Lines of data
○ ○ ○

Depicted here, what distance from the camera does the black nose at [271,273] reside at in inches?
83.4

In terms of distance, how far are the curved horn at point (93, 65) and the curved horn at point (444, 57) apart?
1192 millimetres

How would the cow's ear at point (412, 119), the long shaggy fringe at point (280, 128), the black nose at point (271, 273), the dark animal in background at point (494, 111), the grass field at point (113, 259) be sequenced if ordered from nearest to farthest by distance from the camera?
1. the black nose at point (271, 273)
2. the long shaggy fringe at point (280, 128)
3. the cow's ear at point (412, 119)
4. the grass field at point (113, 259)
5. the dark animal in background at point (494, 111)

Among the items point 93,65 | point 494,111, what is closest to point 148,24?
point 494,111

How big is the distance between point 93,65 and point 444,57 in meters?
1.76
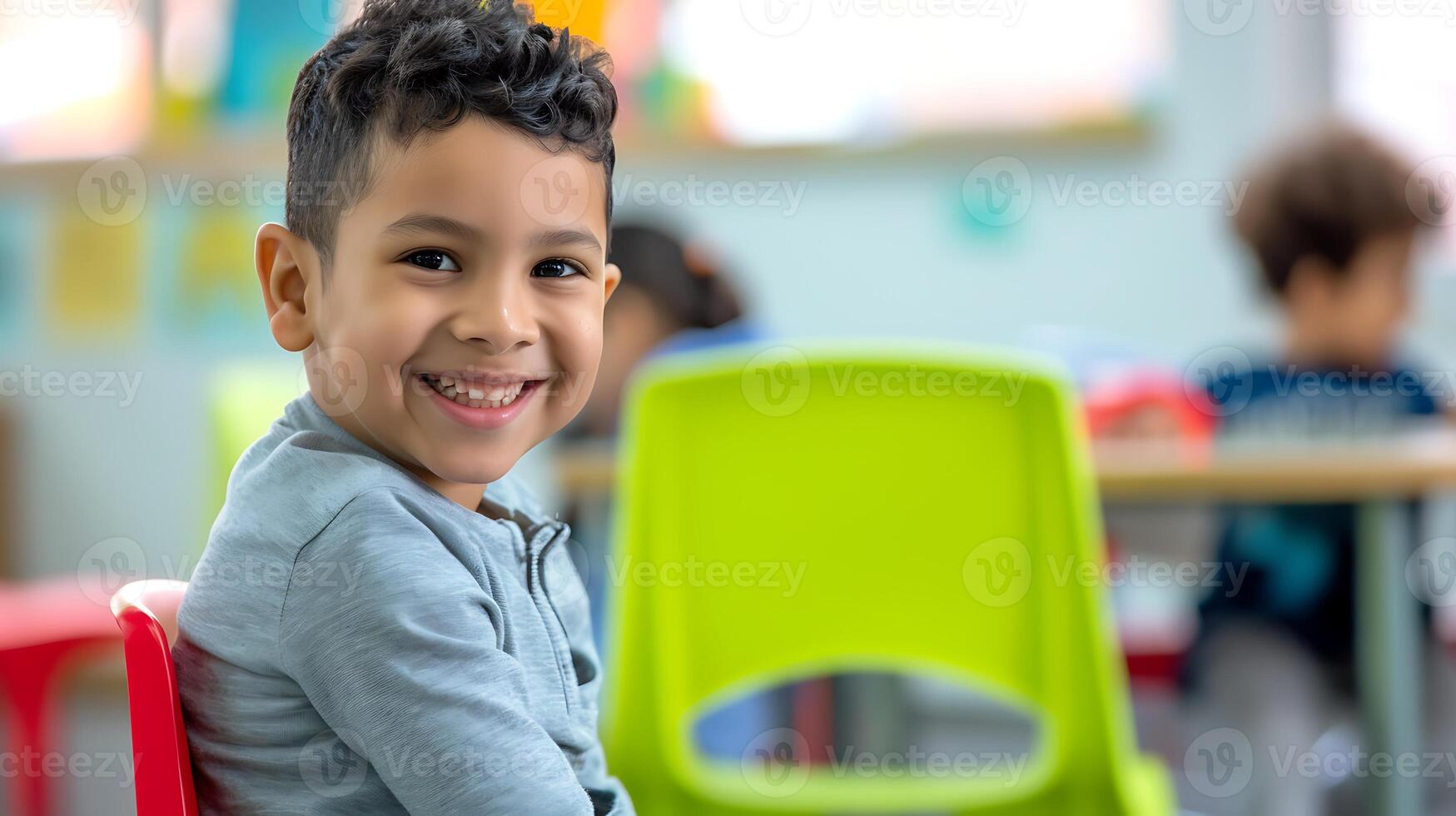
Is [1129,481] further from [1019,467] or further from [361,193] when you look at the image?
[361,193]

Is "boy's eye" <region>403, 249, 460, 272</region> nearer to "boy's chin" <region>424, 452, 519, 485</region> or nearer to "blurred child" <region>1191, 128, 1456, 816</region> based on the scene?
"boy's chin" <region>424, 452, 519, 485</region>

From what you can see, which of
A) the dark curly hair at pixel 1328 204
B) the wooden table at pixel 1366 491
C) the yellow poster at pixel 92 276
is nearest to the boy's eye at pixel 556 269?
the wooden table at pixel 1366 491

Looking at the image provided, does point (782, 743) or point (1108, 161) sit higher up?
point (1108, 161)

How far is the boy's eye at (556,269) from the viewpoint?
1.60 ft

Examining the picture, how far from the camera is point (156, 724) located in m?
0.48

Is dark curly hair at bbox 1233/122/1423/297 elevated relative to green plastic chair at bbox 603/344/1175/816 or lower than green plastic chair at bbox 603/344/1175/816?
elevated

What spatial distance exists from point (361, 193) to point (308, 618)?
15 centimetres

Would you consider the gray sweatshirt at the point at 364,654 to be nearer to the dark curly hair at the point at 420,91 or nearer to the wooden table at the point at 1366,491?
the dark curly hair at the point at 420,91

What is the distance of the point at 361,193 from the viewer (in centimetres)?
47

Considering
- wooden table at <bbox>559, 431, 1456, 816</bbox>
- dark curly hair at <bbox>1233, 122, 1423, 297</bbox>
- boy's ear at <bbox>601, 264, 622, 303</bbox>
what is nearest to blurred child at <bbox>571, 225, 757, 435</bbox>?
wooden table at <bbox>559, 431, 1456, 816</bbox>

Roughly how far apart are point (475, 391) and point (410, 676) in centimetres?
11

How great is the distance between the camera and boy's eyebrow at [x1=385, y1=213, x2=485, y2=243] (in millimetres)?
458

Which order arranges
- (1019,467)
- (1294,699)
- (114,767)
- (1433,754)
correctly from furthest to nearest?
1. (1433,754)
2. (1294,699)
3. (1019,467)
4. (114,767)

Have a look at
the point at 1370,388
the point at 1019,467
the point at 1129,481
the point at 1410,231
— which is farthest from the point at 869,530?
the point at 1410,231
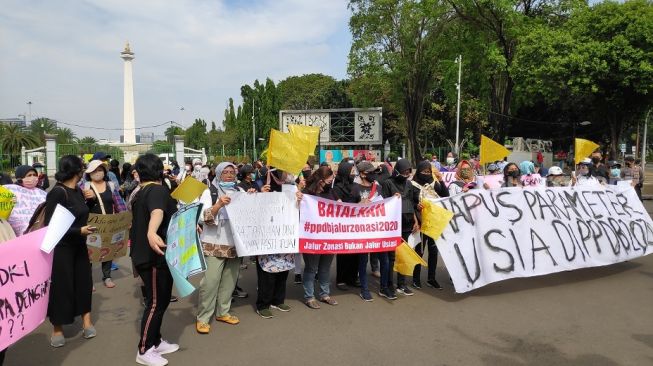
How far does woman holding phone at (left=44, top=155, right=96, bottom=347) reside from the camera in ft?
13.5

○ ○ ○

*Task description*: Reproduce the material above with each "camera" swapped for "lens" and everything else unchanged. Omit the pictures from your answer.

*Response to the exercise*:
Depicted here, what distance from the lens does the black nose at [271,273] reside at in inches?
83.4

In terms of distance, how far are the curved horn at point (93, 65) and the curved horn at point (444, 57) apart?
1192 millimetres

How would the cow's ear at point (412, 119), the long shaggy fringe at point (280, 128), the black nose at point (271, 273), the dark animal in background at point (494, 111), the grass field at point (113, 259) be sequenced if ordered from nearest to farthest by distance from the lens?
1. the black nose at point (271, 273)
2. the long shaggy fringe at point (280, 128)
3. the cow's ear at point (412, 119)
4. the grass field at point (113, 259)
5. the dark animal in background at point (494, 111)

Among the items point 93,65 | point 494,111, what is closest to point 148,24?
point 494,111

How big is the distance between point 93,65 and point 444,57 in meters?
1.76
Is [1129,481] further from [1019,467] or further from [361,193] when you look at the image?
[361,193]

Is "boy's eye" <region>403, 249, 460, 272</region> nearer to "boy's chin" <region>424, 452, 519, 485</region> or nearer to "blurred child" <region>1191, 128, 1456, 816</region> based on the scene?
"boy's chin" <region>424, 452, 519, 485</region>

From what you can see, which of
A) the dark curly hair at pixel 1328 204
B) the wooden table at pixel 1366 491
C) the yellow poster at pixel 92 276
is nearest to the boy's eye at pixel 556 269?
the wooden table at pixel 1366 491

Looking at the image provided, does point (782, 743) or point (1108, 161) sit higher up?
point (1108, 161)

How far is the boy's eye at (556,269) from the viewpoint?
1.60 ft

Examining the picture, how far from the lens is point (156, 724) located in m?
0.48

Is dark curly hair at bbox 1233/122/1423/297 elevated relative to green plastic chair at bbox 603/344/1175/816 or lower than green plastic chair at bbox 603/344/1175/816?
elevated

What spatial distance exists from point (361, 193) to point (308, 618)?
15 centimetres

Would you consider the gray sweatshirt at the point at 364,654 to be nearer to the dark curly hair at the point at 420,91 or nearer to the wooden table at the point at 1366,491?
the dark curly hair at the point at 420,91

What is the distance of the point at 361,193 from the viewer (in centimetres)?
47

Considering
- wooden table at <bbox>559, 431, 1456, 816</bbox>
- dark curly hair at <bbox>1233, 122, 1423, 297</bbox>
- boy's ear at <bbox>601, 264, 622, 303</bbox>
what is nearest to blurred child at <bbox>571, 225, 757, 435</bbox>?
wooden table at <bbox>559, 431, 1456, 816</bbox>

Roughly how far apart are point (475, 391) and point (410, 676) in centimetres?
11

How great is the distance between the lens and boy's eyebrow at [x1=385, y1=213, x2=485, y2=243] (in millimetres)?
458

Which order arranges
- (1019,467)
- (1294,699)
- (114,767)
- (1433,754)
correctly from furthest to nearest?
1. (1433,754)
2. (1294,699)
3. (1019,467)
4. (114,767)

Have a look at
the point at 1370,388
the point at 1019,467
the point at 1129,481
the point at 1410,231
— which is farthest from the point at 869,530?
the point at 1410,231
How far does woman holding phone at (left=44, top=155, right=96, bottom=347) reside from the lens in ft?
13.5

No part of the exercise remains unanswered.